■ Exercise directions
All lines holding the string "trap" should be copied from the data below.

(Collected data)
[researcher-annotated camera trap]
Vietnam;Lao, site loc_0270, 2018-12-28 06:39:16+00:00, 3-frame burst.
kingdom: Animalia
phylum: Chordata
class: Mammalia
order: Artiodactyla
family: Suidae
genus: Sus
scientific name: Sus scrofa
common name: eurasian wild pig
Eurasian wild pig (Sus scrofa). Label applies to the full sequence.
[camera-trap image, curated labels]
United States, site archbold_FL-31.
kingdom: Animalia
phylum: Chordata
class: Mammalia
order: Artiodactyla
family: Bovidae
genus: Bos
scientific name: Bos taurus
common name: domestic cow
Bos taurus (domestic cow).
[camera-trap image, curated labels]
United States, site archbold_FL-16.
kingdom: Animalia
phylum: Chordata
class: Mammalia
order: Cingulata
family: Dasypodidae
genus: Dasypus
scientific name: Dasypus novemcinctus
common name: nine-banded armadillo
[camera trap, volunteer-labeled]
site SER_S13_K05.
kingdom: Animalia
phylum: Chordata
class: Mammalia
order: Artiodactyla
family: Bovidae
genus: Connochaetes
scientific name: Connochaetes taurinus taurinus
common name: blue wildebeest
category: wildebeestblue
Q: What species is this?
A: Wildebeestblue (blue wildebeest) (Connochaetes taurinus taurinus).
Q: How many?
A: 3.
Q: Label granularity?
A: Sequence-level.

■ Written response
[researcher-annotated camera trap]
[camera-trap image, curated labels]
[camera-trap image, curated labels]
[camera trap, volunteer-labeled]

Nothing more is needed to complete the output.